When the gateway detects a new backend it opens a persistent SSE connection to <backend>/mcp (the same Streamable HTTP transport the client uses against the gateway). Notifications emitted by the backend are parsed as JSON-RPC messages and routed to the right client:

MCP methodCorrelation keySource
notifications/progressparams.progressTokenSet by the gateway when the outbound tools/call carried _meta.progressToken
notifications/$/dcc.jobUpdatedparams.job_idSet from the backend reply's _meta.dcc.jobId / structuredContent.job_id
notifications/$/dcc.workflowUpdatedparams.job_idSame as above

Pending buffer

Notifications that arrive before the correlation is known (race between backend SSE push and the tools/call HTTP reply) are held in a bounded per-backend queue: 256 events or 30 s, whichever comes first.
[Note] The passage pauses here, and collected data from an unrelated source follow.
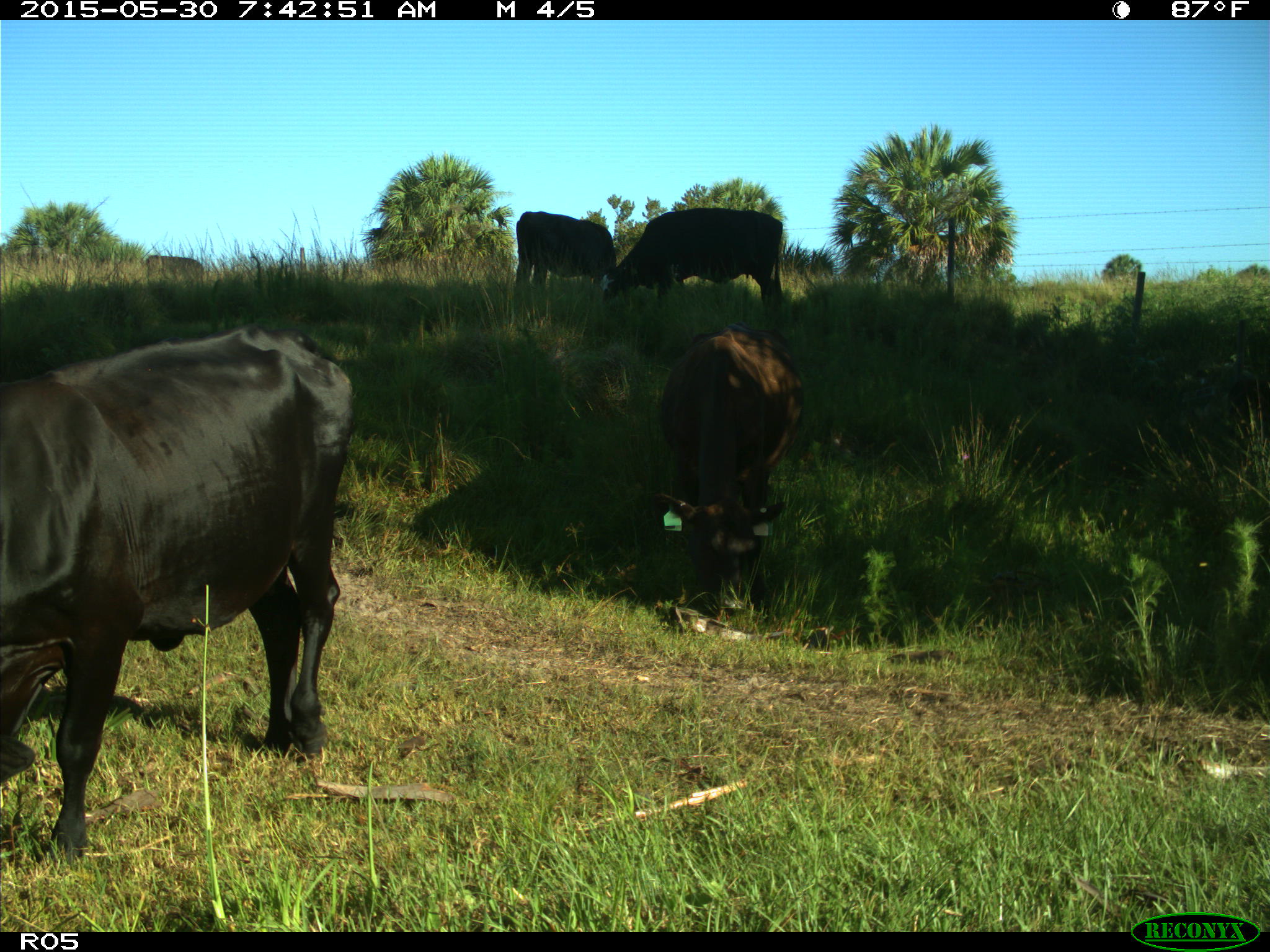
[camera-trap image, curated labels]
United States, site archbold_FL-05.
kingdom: Animalia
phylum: Chordata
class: Mammalia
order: Artiodactyla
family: Bovidae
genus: Bos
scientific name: Bos taurus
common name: domestic cow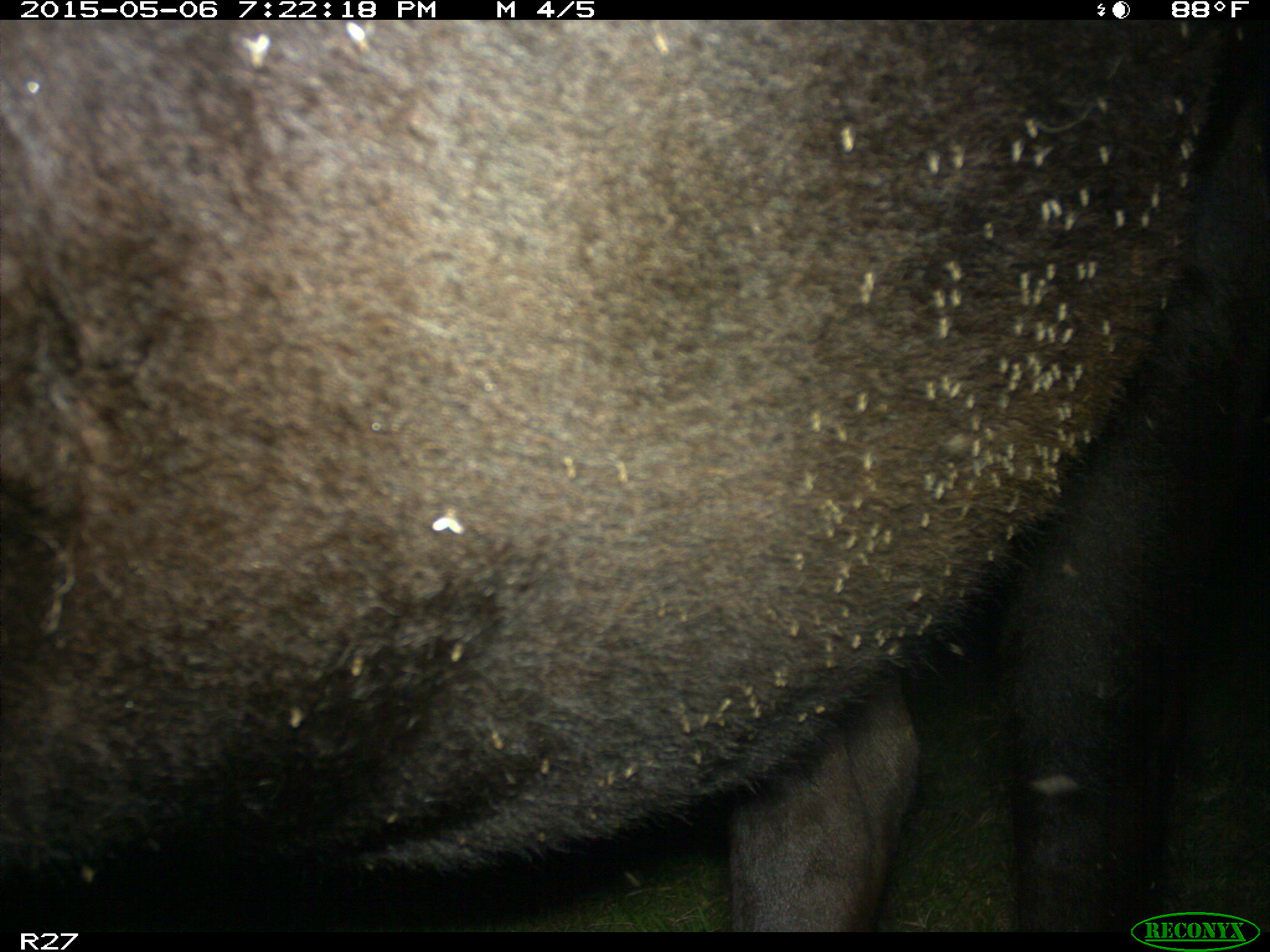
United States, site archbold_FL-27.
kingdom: Animalia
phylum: Chordata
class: Mammalia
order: Artiodactyla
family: Bovidae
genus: Bos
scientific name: Bos taurus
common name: domestic cow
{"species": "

When the mapping appears the buffer is drained; stale entries are dropped with a warn! log.

Reconnect + synthetic $/dcc.gatewayReconnect

Each backend subscriber owns a reconnect loop with jittered exponential backoff (100 ms → 10 s, ±25% jitter). When a broken stream reconnects, the gateway emits a synthetic notifications/$/dcc.gatewayReconnect notification to every client that had an in-flight job on that backend:

json
{
  "jsonrpc": "2.0",
  "method": "notifications/$/dcc.gatewayReconnect",
  "params": { "backend_url": "http://127.0.0.1:18812/mcp" }
}

Clients use this to re-query in-flight jobs via jobs.get_status.

Session lifecycle

Per-client SSE sinks are keyed on Mcp-Session-Id. A SessionCleanup RAII guard runs when the GET /mcp response body is dropped (client disconnect): the client's sink is removed from the subscriber manager and any job_routes / progress_token_routes bound to that session are scrubbed. Backend subscriptions stay alive — another client might still depend on them.

Self-loop guard + pre-subscribe hygiene (#419)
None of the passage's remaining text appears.